Some readers may come to be impatient with a listing of the exact number of models put out by Hoover, although they do include the Handivac, the Floor Mate, the Hygienisac, the Wind Tunnel Bagless, and even one that may have popped up in the pages of Playboy Magazine, the "Friction Drive Baby."

But it's not all lists and changes in belt drive systems in this book. The pictures, some 200 in number, are a joy, bring back some memories for those of us who grew up years before the DustBuster came on the scene. On page 124 is a photograph of the "Kenmore Commander Bullet Model 116." I remember it well: we had one and it looked just like a spaceship, and I could disconnect all the hoses and crank it up, hang on, and we'd be flying, me and the Kenmore, off to outer space, with a real motor that blew out real hot air (and smelly dust) to take me to the fringe of the universe.

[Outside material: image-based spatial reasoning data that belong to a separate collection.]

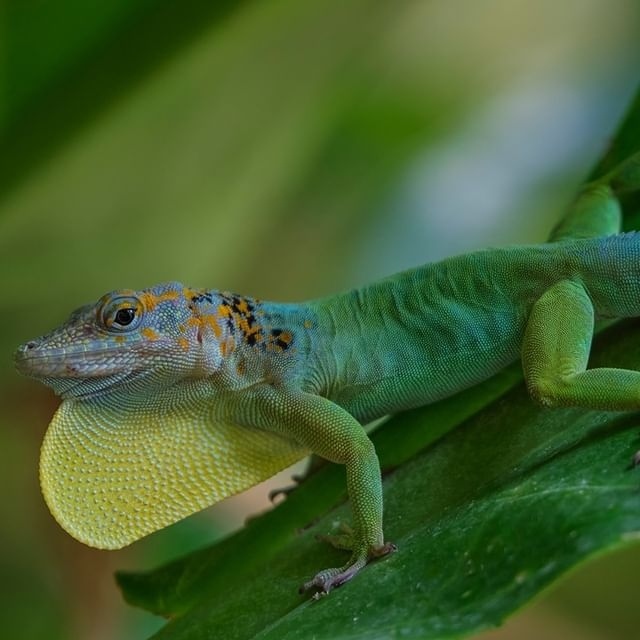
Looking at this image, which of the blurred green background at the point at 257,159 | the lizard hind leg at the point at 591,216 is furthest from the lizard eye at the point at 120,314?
the lizard hind leg at the point at 591,216

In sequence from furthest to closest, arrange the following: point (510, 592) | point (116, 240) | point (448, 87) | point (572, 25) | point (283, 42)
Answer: point (572, 25) < point (448, 87) < point (116, 240) < point (283, 42) < point (510, 592)

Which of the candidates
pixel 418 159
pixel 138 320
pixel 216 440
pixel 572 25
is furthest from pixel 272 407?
pixel 572 25

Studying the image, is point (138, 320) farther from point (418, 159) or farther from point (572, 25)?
point (572, 25)

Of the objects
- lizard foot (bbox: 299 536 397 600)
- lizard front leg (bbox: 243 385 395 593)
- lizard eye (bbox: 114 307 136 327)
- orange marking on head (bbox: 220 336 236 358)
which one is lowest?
lizard foot (bbox: 299 536 397 600)

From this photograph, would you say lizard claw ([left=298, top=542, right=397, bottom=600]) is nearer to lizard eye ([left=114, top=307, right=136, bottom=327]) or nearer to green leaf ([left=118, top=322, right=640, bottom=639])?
green leaf ([left=118, top=322, right=640, bottom=639])

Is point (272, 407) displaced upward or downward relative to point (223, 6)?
downward

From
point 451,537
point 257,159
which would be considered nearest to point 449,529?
point 451,537

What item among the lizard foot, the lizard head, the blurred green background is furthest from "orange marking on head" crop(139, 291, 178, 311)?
the lizard foot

One might think that a 206 page book on such a wheezy industrial concept as the vacuum cleaner might be considered overkill, especially where the author manages to bring in such unlikely characters as Vincent Van Gogh (the 1913 International Exhibition in New York), Blaise Pascal (proof of the existence of the vacuum), and Monty Python (something to do with an English vacuum called "The Henry." which is, apparently, extremely hilarious to people from that sceptred isle.)

There are of course, as always, the sales pitches. Those guys at the door with a Hoover in hand. The gimmicks to make you buy (dust was said to be extremely dangerous to your health). And we are allowed to attend the first Hoover International Convention in 1921 when all the sales people rose to intone "The Hoover Song," sung to the tune of the hoary WWI air "The Field Artillery March,"

    All the dirt, all the grit,
    Hoover gets it, every bit,
    For it beats, as it sweeps, as it cleans.
    It deserves all its fame,
    As it backs up every claim,
    For it beats, as it sweeps, as it cleans.
    Oh, it's Hi, Hi, Hee!
    The kinds of dirt are three.
    We'll tell the world just what it means,
    Bing! Bing! Bing!
    Spring or Fall, the Hoover gets them all.
    For it beats, as it sweeps, as it cleans.